Start of GIVEN PASSAGE
Recently, a group of NASA scientists announced that the Mars Reconnaissance Orbiter had taken close-up pictures of Mars that give convincing evidence that, in some places, the planet’s surface is active with liquid trickles flowing downhill. What was thought to be impossible proved to be possible. As you read this, briny water may be flowing on Mars.

These trickles are so small that they were hard to see. It took years of thought and some clever computing to increase the resolution of the instruments on the Orbiter. Only then could those instruments confirm that dark streaks on the Martian surface are associated with liquid H2O. This is a triumph that resulted from looking closely and carefully with scientific rigor, and that’s another reason for scientists to be excited. Hard work paid off; it lead to a solid finding.
End of GIVEN PASSAGE
Start of ENTRIES SUPPLIED
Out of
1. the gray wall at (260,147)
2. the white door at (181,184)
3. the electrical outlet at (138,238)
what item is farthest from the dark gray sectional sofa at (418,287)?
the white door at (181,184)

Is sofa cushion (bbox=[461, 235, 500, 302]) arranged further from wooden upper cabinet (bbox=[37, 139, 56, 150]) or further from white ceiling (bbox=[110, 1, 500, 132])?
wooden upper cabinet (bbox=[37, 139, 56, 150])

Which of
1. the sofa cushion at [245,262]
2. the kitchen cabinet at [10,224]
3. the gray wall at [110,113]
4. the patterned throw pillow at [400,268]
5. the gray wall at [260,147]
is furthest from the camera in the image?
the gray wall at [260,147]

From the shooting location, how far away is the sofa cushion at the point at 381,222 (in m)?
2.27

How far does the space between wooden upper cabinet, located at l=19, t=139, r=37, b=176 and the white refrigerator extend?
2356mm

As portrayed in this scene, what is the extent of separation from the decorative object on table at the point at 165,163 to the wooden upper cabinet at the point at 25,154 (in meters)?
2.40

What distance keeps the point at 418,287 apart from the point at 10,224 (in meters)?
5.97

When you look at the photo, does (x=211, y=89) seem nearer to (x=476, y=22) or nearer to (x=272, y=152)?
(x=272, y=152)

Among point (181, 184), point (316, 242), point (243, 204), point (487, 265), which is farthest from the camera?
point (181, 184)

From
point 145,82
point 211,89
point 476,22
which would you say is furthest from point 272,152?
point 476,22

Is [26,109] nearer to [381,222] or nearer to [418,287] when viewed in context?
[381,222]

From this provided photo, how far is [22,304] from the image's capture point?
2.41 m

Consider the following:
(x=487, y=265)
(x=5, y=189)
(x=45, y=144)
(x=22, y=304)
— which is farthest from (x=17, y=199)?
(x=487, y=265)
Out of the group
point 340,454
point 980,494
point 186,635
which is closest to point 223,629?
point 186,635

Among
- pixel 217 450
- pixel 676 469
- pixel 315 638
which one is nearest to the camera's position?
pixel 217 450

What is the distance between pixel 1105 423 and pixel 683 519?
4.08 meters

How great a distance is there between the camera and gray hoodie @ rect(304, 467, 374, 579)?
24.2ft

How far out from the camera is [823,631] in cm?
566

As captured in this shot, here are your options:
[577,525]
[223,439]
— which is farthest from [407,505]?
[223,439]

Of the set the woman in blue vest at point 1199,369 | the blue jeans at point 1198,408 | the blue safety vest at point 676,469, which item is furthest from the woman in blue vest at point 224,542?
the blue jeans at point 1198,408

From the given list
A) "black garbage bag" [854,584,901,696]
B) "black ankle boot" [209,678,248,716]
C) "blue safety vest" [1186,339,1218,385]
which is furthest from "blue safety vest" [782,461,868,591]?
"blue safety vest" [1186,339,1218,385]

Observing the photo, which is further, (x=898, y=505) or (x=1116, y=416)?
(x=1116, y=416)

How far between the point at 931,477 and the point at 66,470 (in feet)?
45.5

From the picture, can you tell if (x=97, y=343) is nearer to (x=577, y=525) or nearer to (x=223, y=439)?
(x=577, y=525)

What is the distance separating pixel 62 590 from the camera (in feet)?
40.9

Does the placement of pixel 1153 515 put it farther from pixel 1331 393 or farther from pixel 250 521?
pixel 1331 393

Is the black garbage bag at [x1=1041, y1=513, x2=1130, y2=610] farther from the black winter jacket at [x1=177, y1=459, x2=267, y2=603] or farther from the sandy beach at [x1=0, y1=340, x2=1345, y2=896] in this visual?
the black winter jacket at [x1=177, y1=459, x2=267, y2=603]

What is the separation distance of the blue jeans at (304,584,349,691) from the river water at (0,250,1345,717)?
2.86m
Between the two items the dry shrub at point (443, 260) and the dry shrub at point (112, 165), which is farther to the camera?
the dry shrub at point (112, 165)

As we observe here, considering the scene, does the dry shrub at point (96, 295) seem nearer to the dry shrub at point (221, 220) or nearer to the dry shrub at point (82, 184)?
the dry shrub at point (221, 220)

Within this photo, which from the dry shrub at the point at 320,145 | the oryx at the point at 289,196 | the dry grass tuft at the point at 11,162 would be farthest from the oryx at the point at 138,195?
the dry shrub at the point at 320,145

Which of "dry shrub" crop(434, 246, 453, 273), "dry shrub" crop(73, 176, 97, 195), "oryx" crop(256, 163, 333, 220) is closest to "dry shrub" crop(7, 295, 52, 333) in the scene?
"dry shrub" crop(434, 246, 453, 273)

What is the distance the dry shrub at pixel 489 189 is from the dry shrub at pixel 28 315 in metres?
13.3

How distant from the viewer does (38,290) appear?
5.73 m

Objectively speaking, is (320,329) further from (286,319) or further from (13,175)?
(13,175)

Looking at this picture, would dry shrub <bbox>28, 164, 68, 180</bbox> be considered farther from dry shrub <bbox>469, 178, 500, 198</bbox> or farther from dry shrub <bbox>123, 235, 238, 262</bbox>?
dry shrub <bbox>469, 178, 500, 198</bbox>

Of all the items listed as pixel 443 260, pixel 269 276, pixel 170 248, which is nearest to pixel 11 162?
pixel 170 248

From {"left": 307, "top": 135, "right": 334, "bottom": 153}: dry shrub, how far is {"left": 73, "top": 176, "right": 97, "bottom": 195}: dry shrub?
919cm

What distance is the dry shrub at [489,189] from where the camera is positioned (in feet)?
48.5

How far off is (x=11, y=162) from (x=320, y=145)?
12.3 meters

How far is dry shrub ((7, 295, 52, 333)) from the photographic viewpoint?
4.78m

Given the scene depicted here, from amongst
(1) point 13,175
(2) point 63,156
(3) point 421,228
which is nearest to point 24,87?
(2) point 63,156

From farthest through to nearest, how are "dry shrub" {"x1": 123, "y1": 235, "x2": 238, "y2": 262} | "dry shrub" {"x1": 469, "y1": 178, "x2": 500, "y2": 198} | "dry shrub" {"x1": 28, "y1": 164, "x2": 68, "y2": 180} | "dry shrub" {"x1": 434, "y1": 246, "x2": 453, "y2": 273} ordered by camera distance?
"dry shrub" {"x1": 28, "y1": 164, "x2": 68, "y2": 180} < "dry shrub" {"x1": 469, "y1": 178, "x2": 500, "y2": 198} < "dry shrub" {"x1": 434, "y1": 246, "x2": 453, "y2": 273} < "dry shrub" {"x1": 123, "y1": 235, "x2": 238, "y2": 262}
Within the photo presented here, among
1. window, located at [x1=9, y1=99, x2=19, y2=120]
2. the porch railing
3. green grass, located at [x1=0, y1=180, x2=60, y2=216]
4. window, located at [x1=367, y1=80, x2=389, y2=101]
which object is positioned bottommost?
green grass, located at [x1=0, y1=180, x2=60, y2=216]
End of ENTRIES SUPPLIED
__ACTIVITY LIST__:
- 1) List the sentences that make up the first paragraph of the passage about water on Mars.
- 2) Rewrite the passage about water on Mars from "Recently, a group" to "flowing on Mars.", switching "trickles" to "streams".

__ANSWERS BELOW__:
- 1)
- Recently, a group of NASA scientists announced that the Mars Reconnaissance Orbiter had taken close-up pictures of Mars that give convincing evidence that, in some places, the planet’s surface is active with liquid trickles flowing downhill.
- What was thought to be impossible proved to be possible.
- As you read this, briny water may be flowing on Mars.

- 2)
Recently, a group of NASA scientists announced that the Mars Reconnaissance Orbiter had taken close-up pictures of Mars that give convincing evidence that, in some places, the planet’s surface is active with liquid streams flowing downhill. What was thought to be impossible proved to be possible. As you read this, briny water may be flowing on Mars.